**TRECHO PARA LEITURA**
________________________________________

A narrativa utilizada pelos atores sobre a importância do projeto para a sociedade ressalta a participação popular na condução do processo e como estratégia utilizada para conquistar a sensibilidade dos demais deputados presentes na Assembleia. Segundo Isolda Dantas, essa foi umas das estratégias empregadas para garantir a aprovação do PL. “O projeto precisa ter um apelo social, precisa ter a sociedade para se justificar e ele não morrer. Porque pode ter um projeto e eles [deputados] falam assim: legal, mas não teve a sociedade mobilizada?”. Ou seja, na fala da deputada, fica evidente a preocupação com o apoio popular que alguns projetos deveriam ter, inclusive ressaltando que se não há apoio popular pode enfraquecer a articulação para a votação na Assembleia.

Todos os entrevistados representantes dos movimentos ressaltaram que o fato de o programa ser uma demanda antiga dos movimentos que atuam no campo e ter sido construído com a participação da sociedade, fez com que nenhum deputado votasse contrário à sua aprovação. De acordo com a representante da Fetraf, a articulação entre os movimentos e os discursos reproduzidos nos espaços de discussão foram fundamentais para que os deputados aprovassem o projeto. Segundo ela:

Em toda movimentação que acontecia do Pecafes, as federações e sindicatos se articulavam para ir à Assembleia para sensibilizar. E os deputados: “opa, peraí, aqui tem um muro maior”. Então isso foi fundamental, essa união dos agricultores. E a gente estava muito afinado no discurso, porque não é de agora né? (E4, informação verbal)

Nesse ínterim, a deputada propôs a audiência pública intitulada A agricultura familiar e as compras governamentais no RN, que aconteceu no dia 9 de maio de 2019 e contou com a presença de políticos, militantes, acadêmicos e demais representantes da sociedade civil. O objetivo da audiência, segundo a deputada Isolda Dantas, era:

para que a gente possa de forma institucional receber as contribuições para o projeto Lei [...] um projeto Lei que nós apresentamos no nosso mandato, mas fruto de processos anteriores construídos pelos movimentos de agricultura familiar. (Fala da deputada Isolda durante a audiência pública)

Trata-se de mostrar de maneira explícita que havia uma participação anterior que envolveu diversas discussões sobre o projeto em diferentes espaços do estado, seja nos colegiados territoriais,[11] seja nas reuniões com as cooperativas da agricultura familiar e com os sindicatos rurais e que estaria se consolidando no PL.

________________________________________

(Perguntas sobre a geometria da cena)
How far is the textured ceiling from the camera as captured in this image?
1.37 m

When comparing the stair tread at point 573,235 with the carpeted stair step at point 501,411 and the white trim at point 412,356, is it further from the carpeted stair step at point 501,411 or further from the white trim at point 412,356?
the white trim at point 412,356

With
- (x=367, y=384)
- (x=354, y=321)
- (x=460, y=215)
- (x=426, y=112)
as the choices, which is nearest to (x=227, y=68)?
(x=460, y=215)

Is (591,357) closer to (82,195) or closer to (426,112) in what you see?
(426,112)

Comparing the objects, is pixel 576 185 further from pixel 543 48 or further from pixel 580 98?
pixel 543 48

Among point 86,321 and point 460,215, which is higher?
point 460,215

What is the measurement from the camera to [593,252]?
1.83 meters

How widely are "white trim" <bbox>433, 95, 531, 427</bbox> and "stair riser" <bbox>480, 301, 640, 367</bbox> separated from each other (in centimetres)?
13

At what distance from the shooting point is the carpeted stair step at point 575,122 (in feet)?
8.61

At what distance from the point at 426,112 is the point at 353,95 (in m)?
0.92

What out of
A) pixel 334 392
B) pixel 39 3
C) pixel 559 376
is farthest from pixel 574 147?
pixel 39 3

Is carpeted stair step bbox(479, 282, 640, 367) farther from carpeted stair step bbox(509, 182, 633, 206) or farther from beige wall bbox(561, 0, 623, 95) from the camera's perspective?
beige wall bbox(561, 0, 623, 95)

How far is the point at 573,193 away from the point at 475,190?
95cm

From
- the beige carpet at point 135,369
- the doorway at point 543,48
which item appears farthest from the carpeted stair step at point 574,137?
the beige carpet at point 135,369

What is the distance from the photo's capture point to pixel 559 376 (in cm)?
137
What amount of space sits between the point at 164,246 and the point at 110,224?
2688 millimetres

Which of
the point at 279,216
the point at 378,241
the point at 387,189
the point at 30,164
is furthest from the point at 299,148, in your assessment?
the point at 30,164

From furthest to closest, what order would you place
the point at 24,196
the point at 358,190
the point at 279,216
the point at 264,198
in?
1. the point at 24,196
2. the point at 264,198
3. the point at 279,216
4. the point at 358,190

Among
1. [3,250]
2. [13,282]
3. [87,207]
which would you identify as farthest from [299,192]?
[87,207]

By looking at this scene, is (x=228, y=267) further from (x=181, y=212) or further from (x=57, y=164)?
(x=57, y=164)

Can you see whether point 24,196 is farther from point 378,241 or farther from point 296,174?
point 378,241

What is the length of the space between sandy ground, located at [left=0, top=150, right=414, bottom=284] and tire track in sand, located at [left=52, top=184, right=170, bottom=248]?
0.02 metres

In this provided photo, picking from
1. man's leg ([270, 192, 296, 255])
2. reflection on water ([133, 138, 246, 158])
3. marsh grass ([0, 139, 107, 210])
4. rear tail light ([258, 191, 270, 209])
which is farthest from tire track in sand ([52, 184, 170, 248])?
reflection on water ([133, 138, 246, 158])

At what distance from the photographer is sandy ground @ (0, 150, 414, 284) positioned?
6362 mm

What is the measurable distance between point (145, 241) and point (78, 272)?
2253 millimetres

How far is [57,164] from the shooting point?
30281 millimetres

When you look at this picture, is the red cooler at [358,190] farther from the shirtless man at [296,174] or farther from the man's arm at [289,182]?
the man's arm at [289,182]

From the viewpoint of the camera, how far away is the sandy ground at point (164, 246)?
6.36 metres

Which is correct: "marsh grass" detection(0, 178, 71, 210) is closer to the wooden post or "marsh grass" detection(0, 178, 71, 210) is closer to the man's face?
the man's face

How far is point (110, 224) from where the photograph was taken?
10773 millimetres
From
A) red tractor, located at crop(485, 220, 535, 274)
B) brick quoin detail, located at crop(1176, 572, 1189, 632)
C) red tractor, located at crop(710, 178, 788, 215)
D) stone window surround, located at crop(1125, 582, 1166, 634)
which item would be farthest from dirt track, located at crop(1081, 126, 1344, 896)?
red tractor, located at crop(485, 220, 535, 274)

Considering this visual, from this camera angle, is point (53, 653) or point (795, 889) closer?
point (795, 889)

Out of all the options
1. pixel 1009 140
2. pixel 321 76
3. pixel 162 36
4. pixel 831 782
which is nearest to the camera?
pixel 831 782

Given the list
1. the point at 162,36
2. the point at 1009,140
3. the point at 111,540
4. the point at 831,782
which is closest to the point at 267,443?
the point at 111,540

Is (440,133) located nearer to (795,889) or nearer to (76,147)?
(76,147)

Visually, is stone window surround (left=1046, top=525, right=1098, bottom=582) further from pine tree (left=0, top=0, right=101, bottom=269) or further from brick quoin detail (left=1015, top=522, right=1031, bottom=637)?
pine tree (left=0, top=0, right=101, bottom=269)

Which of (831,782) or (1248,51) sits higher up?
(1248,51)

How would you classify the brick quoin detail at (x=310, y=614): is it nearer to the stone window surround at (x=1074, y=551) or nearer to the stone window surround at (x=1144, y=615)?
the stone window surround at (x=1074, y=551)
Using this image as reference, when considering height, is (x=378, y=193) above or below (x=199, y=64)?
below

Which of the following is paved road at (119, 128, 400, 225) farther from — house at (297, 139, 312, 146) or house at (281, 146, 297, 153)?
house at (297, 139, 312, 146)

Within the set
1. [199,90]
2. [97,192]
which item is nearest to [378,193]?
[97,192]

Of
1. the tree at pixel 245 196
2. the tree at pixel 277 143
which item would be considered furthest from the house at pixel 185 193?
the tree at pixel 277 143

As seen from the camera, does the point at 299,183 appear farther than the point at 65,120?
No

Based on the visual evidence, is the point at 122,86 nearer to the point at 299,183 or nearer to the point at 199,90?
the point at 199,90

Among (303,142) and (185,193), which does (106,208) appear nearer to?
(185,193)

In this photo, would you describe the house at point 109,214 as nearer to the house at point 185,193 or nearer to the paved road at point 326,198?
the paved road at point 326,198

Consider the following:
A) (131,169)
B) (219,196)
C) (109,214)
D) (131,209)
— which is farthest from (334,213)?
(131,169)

________________________________________

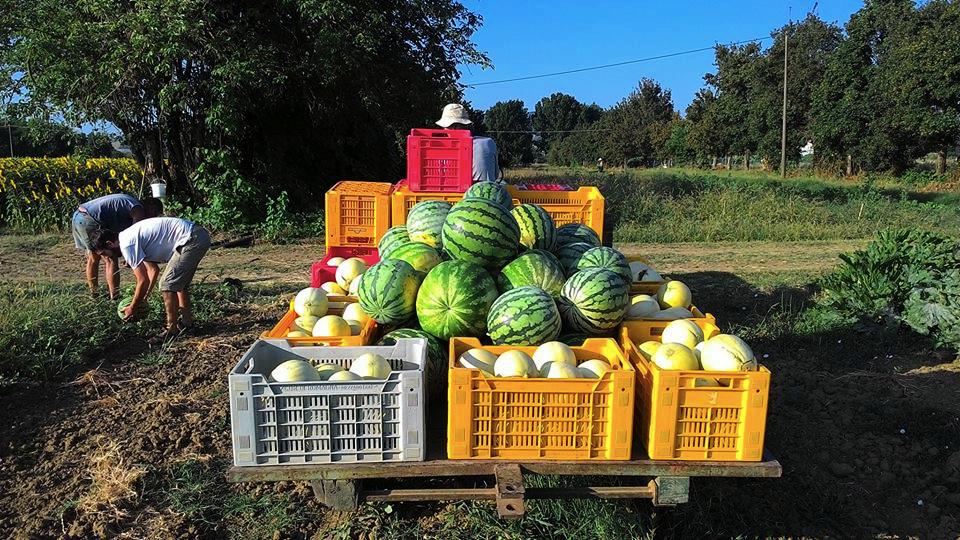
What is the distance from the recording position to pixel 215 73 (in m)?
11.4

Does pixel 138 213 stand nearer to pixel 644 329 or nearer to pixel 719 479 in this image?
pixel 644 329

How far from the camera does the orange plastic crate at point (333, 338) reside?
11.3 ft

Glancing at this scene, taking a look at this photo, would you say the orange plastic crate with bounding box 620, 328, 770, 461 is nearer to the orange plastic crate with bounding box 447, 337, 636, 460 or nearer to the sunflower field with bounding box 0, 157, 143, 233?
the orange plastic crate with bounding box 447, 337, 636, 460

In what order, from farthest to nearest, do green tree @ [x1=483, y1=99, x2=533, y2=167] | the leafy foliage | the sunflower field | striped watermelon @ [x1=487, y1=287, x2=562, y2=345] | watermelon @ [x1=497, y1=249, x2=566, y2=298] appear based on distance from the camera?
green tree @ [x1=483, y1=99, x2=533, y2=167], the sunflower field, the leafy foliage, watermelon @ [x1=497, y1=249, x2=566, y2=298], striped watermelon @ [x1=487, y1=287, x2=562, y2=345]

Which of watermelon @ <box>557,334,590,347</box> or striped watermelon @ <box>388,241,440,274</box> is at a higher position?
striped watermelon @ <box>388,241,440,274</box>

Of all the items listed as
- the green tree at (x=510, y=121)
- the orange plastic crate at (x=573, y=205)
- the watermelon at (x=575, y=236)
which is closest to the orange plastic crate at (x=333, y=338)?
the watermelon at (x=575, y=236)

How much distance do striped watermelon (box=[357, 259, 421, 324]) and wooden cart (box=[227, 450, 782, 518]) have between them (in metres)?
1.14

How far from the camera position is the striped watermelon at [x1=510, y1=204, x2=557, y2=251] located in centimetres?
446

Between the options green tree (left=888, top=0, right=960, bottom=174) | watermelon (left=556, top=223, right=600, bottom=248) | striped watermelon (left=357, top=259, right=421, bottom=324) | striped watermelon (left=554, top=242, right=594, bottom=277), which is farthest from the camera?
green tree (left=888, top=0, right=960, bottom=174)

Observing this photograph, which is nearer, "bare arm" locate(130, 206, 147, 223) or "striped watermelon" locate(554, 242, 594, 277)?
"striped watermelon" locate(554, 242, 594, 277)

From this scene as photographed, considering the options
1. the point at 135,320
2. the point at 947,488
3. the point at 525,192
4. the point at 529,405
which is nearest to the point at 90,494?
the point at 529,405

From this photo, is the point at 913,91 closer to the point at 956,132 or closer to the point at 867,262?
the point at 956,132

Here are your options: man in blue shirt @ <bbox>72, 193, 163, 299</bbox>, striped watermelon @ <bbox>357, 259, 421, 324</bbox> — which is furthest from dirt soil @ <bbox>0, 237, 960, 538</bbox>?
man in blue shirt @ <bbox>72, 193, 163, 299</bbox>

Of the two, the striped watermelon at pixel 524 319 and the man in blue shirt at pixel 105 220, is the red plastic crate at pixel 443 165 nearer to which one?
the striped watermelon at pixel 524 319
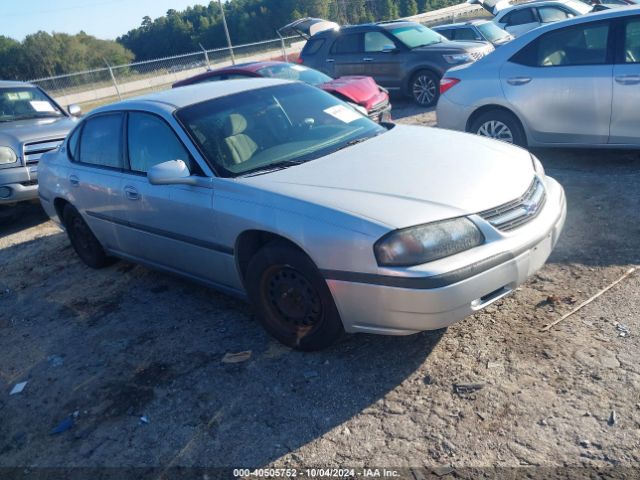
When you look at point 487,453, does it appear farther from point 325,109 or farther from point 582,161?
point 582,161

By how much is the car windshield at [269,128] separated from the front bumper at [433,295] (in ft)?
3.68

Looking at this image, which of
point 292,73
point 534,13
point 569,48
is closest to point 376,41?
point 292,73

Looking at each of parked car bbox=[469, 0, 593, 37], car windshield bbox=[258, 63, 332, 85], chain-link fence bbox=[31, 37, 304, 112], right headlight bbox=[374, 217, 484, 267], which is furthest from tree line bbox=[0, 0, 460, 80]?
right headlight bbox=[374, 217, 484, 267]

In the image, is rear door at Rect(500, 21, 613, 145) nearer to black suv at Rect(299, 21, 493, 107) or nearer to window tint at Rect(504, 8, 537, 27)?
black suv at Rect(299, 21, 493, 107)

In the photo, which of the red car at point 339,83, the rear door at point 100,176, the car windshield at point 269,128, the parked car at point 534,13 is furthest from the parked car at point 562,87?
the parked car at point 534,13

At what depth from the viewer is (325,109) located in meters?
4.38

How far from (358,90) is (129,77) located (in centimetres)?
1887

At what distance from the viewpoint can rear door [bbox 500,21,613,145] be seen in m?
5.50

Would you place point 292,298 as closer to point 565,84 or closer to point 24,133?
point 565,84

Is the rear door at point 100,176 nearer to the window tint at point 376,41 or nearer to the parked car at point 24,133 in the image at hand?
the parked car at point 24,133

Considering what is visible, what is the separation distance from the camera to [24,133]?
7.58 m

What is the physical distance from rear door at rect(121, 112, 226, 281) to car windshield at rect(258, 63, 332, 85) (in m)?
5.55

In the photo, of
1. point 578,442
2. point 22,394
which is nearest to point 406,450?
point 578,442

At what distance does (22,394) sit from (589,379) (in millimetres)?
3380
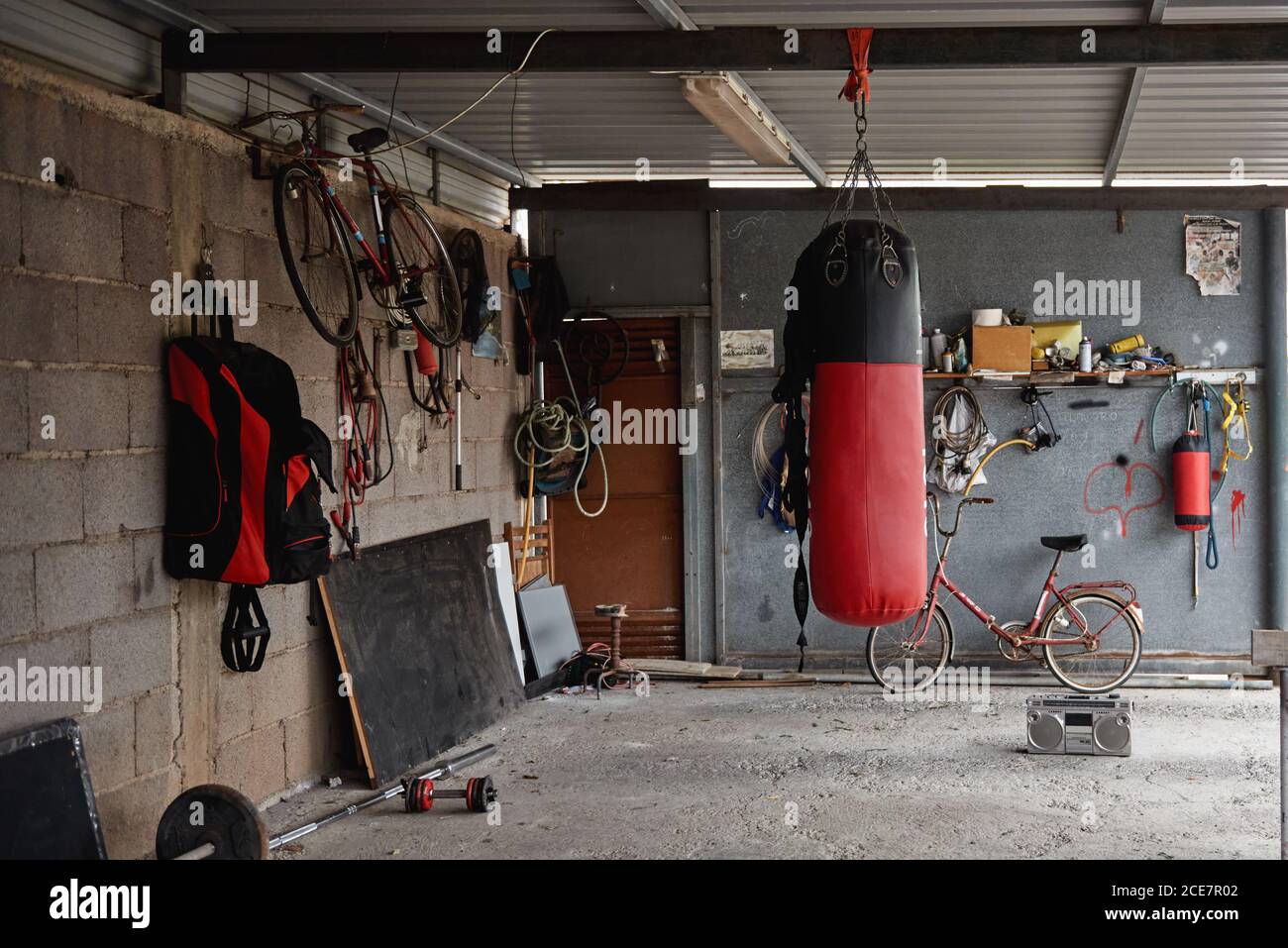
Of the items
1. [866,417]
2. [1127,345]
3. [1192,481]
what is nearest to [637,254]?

________________________________________

**PROBLEMA CURTO A**
Responda com base no texto sobre o Pecafes:
(i) Segundo Isolda Dantas, o que um projeto precisa ter para se justificar e não morrer?
(ii) De acordo com os representantes dos movimentos entrevistados, quantos deputados votaram contra a aprovação do programa?
(iii) Em que data aconteceu a audiência pública proposta pela deputada?
**PROBLEMA CURTO B**
Reproduza fielmente o trecho do texto sobre o Pecafes que vai de "Em toda movimentação" até "(E4, informação verbal)".
**PROBLEMA CURTO C**
Dê sequência ao texto sobre o Pecafes a partir da última frase apresentada.

**RESPOSTA DA TAREFA A**
(i) Um apelo social; precisa ter a sociedade.
(ii) Nenhum.
(iii) 9 de maio de 2019.

**RESPOSTA DA TAREFA B**
Em toda movimentação que acontecia do Pecafes, as federações e sindicatos se articulavam para ir à Assembleia para sensibilizar. E os deputados: “opa, peraí, aqui tem um muro maior”. Então isso foi fundamental, essa união dos agricultores. E a gente estava muito afinado no discurso, porque não é de agora né? (E4, informação verbal)

**RESPOSTA DA TAREFA C**
Para o atual secretário da Sedraf, o momento da audiência pública é simbólico, pois “nós não temos a dimensão desse programa para a agricultura familiar do RN. Ainda mais pelo momento em que estamos vivendo. Ontem tivemos a aprovação da Sedraf, outro pleito histórico [...] as coisas começam a acontecer” (fala do secretário na audiência pública).

Com relação à questão de gênero, a representante da Marcha Mundial das Mulheres (MMM), Francisca Eliene da Silva, conhecida como Neneide, aponta que o programa vem contribuir para o reconhecimento das mulheres rurais em dinâmicas auto-organizativas e na superação da violência. “Para nós, o Pecafes é muito importante, pois é um sonho de nós produtoras que nos organizamos, [...] é a partir dessa auto-organização que a gente consegue romper com a violência” (fala de Neneide na audiência, maio de 2019). Ela aponta ainda que o aspecto econômico tem relação direta com essa violência, e que através da venda de produtos das agricultoras familiares há a possibilidade de enfrentar essa situação tão presente na vida delas.

O programa também insere as demandas da economia solidária com diferentes produções não apenas no meio rural, mas também nos espaços urbanos, especialmente nas periferias das grandes cidades. Portanto, para Neneide, é essencial pensar esse programa como uma bandeira de luta das mulheres nos diferentes espaços. As variadas formas de produção das mulheres dentro da economia solidária, como o artesanato, material de limpeza, entre outros, mostram como o Estado pode se apropriar desses produtos na gestão. Segundo Neneide: “Tem várias mulheres na cidade e no campo que são costureiras [...] e que podem formar equipe para produzir os uniformes dos hospitais [...] a economia solidária não está só no campo” (fala de Neneide na audiência, maio de 2019).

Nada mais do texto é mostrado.